The task: Among the entries below, find the lines with the word "League" and copy them.

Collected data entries
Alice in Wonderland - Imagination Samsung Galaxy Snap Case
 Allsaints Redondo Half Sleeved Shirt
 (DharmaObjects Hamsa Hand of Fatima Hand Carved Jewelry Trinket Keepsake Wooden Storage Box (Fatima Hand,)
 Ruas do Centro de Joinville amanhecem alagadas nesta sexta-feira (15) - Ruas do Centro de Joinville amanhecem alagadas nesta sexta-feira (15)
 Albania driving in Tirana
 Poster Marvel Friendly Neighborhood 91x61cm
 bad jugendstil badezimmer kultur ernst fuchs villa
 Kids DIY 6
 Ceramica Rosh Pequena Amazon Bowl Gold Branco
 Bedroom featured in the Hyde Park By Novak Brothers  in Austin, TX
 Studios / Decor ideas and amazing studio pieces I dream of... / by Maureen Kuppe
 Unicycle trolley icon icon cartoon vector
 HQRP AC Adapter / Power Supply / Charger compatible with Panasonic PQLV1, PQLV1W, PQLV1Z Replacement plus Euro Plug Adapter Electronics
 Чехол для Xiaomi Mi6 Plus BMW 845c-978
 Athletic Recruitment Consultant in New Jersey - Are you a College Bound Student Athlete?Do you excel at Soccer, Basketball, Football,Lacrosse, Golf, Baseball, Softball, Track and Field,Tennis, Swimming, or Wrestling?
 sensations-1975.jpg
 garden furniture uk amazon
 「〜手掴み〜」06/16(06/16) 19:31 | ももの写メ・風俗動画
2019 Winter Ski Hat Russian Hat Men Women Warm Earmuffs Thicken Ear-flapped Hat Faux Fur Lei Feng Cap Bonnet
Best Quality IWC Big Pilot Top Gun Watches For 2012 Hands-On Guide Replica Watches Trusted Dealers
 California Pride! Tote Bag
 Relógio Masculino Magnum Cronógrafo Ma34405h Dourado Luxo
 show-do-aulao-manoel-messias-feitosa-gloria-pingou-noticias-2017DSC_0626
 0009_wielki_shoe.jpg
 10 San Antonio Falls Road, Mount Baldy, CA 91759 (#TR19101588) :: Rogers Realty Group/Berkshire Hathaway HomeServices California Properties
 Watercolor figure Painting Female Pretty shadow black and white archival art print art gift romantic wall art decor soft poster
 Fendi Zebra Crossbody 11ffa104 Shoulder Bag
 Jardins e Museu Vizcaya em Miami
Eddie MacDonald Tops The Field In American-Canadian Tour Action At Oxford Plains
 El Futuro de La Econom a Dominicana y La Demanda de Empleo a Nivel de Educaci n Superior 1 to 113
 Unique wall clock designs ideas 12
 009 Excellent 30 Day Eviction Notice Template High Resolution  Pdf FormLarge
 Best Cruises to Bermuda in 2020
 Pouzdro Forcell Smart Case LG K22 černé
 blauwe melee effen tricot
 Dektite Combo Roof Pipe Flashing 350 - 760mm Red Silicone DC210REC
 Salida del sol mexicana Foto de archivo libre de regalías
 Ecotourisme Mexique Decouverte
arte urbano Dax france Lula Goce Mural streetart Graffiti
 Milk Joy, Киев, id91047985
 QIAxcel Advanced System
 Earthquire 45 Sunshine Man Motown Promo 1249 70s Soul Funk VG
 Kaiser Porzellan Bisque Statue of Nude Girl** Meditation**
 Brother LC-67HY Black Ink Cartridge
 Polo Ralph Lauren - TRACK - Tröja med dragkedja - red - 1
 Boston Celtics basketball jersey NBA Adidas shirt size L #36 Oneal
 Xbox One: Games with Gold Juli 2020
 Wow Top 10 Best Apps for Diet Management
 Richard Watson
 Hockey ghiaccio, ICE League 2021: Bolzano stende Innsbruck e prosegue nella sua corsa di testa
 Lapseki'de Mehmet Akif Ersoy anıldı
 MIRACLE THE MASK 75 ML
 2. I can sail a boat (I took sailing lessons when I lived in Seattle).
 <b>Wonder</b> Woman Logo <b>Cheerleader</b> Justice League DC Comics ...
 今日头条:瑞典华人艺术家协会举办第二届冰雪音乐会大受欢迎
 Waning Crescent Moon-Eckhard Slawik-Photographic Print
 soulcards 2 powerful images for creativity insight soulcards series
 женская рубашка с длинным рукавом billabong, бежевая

Expected output:
 Hockey ghiaccio, ICE League 2021: Bolzano stende Innsbruck e prosegue nella sua corsa di testa
 <b>Wonder</b> Woman Logo <b>Cheerleader</b> Justice League DC Comics ...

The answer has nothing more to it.